__Directive__. Transcribe all of the lines below word for word, leaving out the pictures.

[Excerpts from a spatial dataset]
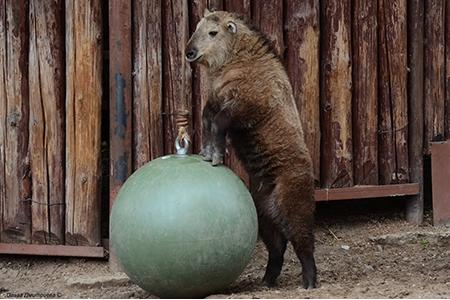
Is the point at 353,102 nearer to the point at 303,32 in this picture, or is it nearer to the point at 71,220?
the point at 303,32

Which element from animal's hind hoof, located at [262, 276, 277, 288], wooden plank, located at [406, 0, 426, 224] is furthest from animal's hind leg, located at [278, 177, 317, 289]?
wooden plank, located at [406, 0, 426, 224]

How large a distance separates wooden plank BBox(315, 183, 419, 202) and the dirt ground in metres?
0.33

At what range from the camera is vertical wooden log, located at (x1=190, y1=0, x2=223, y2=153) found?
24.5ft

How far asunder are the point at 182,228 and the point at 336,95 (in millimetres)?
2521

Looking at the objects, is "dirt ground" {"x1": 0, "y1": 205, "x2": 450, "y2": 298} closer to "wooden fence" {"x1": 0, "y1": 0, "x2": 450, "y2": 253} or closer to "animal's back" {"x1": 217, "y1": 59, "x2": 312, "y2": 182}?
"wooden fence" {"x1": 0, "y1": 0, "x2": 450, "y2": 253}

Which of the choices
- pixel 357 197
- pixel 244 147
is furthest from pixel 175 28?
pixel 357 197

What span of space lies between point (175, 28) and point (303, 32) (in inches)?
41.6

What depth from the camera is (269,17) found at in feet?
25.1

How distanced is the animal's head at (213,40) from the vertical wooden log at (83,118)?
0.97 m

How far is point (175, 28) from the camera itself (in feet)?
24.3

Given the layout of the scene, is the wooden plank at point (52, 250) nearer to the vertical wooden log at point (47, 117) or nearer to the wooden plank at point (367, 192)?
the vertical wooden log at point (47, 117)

__Correct output__.
Is the point at 353,102 nearer to the point at 303,32 in this picture, or is it nearer to the point at 71,220?
the point at 303,32

Which element from animal's hind hoof, located at [262, 276, 277, 288], wooden plank, located at [406, 0, 426, 224] is furthest from animal's hind leg, located at [278, 177, 317, 289]?
wooden plank, located at [406, 0, 426, 224]

How large a distance separates wooden plank BBox(315, 183, 419, 202) and the dirt ground in metres?
0.33

At what range from the camera is vertical wooden log, located at (x1=190, y1=0, x2=223, y2=153) found?
24.5ft

How far asunder are the point at 182,228 and the point at 336,95 (in millimetres)?
2521

Looking at the objects, is "dirt ground" {"x1": 0, "y1": 205, "x2": 450, "y2": 298} closer to "wooden fence" {"x1": 0, "y1": 0, "x2": 450, "y2": 253} or closer to "animal's back" {"x1": 217, "y1": 59, "x2": 312, "y2": 182}?
"wooden fence" {"x1": 0, "y1": 0, "x2": 450, "y2": 253}

Which of the choices
- pixel 357 197
- pixel 244 147
is furthest from pixel 175 28?
pixel 357 197

What span of space lies between point (175, 28) and point (303, 32) (in inches)?
41.6

What depth from the camera is (269,17) found at in feet?
25.1

How distanced is the animal's head at (213,40) from the vertical wooden log at (83,118)?
0.97 m

How far is point (175, 28) from the camera itself (in feet)?
24.3

Given the layout of the scene, is the wooden plank at point (52, 250) nearer to the vertical wooden log at point (47, 117) or nearer to the wooden plank at point (367, 192)?
the vertical wooden log at point (47, 117)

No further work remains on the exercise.